The district had to meet certain requirements to qualify for federal help with the summer lunch program. They did this and were able to help hundreds of kids.
“Once it was determined that the district had met the minimum threshold for a school building to qualify for the USDA Federally funded program we received a great deal of interest and support from the Superintendent, Lake Stevens Board of Directors, building staff and volunteers to implement a program and open our doors to feed children this summer,” Langum explained.
Over 160 volunteers helped serve the students during the summer. On Fridays, the Lil’ Hungry Hearts program gave away fresh garden produce and goodie bags to help families through the weekend.

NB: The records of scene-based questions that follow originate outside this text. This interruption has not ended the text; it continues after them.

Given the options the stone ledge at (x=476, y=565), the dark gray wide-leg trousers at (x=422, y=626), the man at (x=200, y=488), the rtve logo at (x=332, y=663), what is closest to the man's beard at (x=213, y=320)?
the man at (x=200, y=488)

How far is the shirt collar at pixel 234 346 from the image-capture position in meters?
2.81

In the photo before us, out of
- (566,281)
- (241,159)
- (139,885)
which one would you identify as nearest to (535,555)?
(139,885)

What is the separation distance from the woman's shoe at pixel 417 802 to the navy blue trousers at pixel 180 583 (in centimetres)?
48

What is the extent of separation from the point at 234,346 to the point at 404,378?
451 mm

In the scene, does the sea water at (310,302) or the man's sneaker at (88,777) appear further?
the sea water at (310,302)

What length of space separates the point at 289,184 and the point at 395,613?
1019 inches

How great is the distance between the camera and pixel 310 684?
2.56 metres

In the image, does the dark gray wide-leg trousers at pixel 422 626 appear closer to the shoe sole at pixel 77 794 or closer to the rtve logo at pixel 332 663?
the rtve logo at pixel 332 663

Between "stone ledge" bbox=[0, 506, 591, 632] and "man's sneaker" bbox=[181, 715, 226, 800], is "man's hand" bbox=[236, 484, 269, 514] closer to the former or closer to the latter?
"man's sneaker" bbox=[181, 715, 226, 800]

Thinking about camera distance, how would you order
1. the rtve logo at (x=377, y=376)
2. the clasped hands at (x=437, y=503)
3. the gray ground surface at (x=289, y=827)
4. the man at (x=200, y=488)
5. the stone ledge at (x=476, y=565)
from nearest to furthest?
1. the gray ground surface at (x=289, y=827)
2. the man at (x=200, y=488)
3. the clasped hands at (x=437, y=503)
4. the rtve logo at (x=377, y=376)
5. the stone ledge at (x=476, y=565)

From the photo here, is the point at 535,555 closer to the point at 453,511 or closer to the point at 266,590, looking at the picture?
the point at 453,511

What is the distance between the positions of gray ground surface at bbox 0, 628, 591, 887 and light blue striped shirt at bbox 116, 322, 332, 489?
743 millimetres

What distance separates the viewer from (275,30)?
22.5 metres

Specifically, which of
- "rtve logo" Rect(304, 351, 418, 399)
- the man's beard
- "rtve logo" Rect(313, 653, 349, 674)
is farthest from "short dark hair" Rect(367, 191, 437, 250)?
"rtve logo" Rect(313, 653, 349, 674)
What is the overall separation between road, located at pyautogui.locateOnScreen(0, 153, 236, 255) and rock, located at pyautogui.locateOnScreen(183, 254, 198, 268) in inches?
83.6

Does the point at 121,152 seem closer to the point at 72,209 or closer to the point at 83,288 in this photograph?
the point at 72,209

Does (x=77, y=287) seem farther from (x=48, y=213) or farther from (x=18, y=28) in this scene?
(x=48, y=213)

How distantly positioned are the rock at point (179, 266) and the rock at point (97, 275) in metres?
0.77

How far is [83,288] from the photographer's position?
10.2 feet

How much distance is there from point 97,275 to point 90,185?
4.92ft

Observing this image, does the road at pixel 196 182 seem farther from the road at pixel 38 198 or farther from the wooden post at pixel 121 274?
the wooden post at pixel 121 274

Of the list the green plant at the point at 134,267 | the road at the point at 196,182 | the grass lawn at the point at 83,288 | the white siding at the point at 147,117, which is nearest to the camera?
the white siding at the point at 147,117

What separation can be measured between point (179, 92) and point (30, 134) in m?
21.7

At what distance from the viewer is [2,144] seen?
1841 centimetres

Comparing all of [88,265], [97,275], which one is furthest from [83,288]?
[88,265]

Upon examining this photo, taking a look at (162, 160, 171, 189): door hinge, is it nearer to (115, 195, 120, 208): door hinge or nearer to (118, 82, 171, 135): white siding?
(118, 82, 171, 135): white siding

“Our program was fortunate to have a great group of community volunteers that assisted each day and also provided a big bag of fresh garden produce and books to families on Fridays. During the last two weeks of the program, Hillcrest Principal, Steve Burleigh held a math class for students that released right when the lunch served started,” Langum said.
After receiving feedback from those who used the program, Langum saw just how instrumental the lunches were to a well-rounded and healthy summer for students.
“The last week of service, surveys were distributed to parents and students to provide feedback on the program. Many commented about how wonderful it was to have provided this service for students from all over the community to come and enjoy a healthy lunch. Any child or teen that walked in the door received a healthy lunch,” Langum said.
Students were given an entrée with side dish options which included fresh fruits and vegetables. Most of the kids piled their trays with local fruits.
“Trays were pretty empty when they approached the garbage can and that is always a good sign,” Langum said. “We were pleased and shocked how many fresh fruits and veggies the kids selected with their entree choice. The best part of a summer lunch program is we get to take advantage of all the local and seasonal produce. The kid’s favorites were the fruit offerings and they filled their trays with cherries, watermelon and fresh strawberries from Biringer Farm in Arlington.”